Amazon Relational Database Service (or Amazon RDS) is a distributed relational database service by Amazon Web Services (AWS). It is a web service running "in the cloud" designed to simplify the setup, operation, and scaling of a relational database for use in applications. Complex administration processes like patching the database software, backing up databases and enabling point-in-time recovery are managed automatically. Scaling storage and compute resources can be performed by a single API call.

Amazon RDS was first released on 22 October 2009, supporting MySQL databases. This was followed by support for Oracle Database in June 2011,Microsoft SQL Server in May 2012,PostgreSQL in November 2013, and MariaDB (a fork of MySQL) in October 2015.

In November 2014 AWS announced Amazon Aurora, a MySQL-compatible database offering enhanced high availability and performance.

A new DB instance can be launched from the AWS Management Console or using the Amazon RDS APIs.

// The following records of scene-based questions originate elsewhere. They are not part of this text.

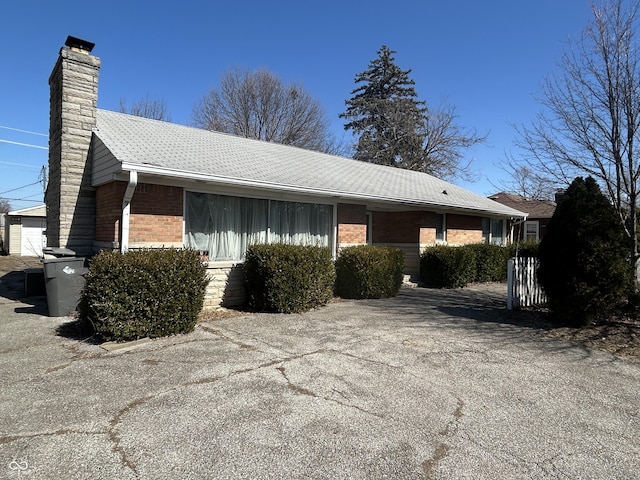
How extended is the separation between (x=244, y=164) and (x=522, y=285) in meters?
6.91

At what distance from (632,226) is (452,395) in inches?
231

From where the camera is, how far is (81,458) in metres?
2.91

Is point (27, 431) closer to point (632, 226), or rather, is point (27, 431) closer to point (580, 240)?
point (580, 240)

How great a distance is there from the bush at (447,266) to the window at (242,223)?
4.16 m

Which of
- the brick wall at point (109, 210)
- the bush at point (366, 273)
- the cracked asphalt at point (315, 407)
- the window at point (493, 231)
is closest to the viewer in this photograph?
the cracked asphalt at point (315, 407)

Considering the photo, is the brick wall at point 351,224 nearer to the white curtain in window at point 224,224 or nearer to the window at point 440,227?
the white curtain in window at point 224,224

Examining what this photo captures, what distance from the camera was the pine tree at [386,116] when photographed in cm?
3388

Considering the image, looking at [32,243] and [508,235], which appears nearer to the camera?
[508,235]

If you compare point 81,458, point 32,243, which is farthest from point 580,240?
point 32,243

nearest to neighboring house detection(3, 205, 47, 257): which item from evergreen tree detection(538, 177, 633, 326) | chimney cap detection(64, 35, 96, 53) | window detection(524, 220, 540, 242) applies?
chimney cap detection(64, 35, 96, 53)

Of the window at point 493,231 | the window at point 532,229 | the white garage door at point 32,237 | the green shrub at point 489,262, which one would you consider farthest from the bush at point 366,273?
the window at point 532,229

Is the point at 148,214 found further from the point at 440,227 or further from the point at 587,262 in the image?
the point at 440,227

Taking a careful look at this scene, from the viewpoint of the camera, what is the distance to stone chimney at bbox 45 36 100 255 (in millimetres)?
8844

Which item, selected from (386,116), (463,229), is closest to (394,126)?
(386,116)
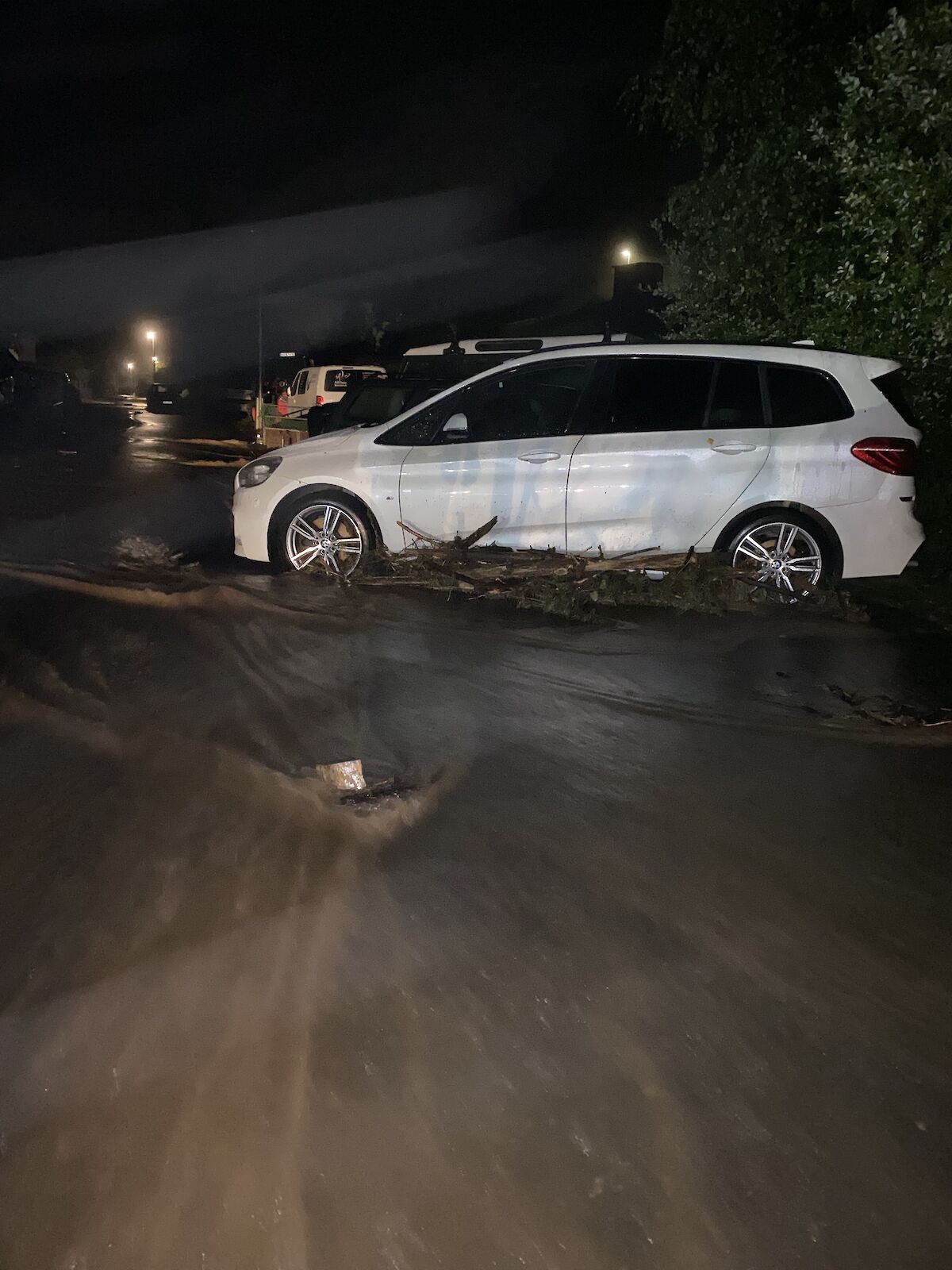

Amazon RDS offers different features to support different use cases. Some of the major features are:

Multi-Availability Zone deployments are targeted for production environments. Multi-AZ deployments aim to provide enhanced availability and data durability for MySQL instances. When a database instance is created or modified to run as a Multi-AZ deployment, Amazon RDS automatically provisions and maintains a synchronous “standby” replica in a different Availability Zone (independent infrastructure in a physically separate location). In the event of planned database maintenance or unplanned service disruption, Amazon RDS automatically fails over to the up-to-date standby, allowing database operations to resume without administrative intervention.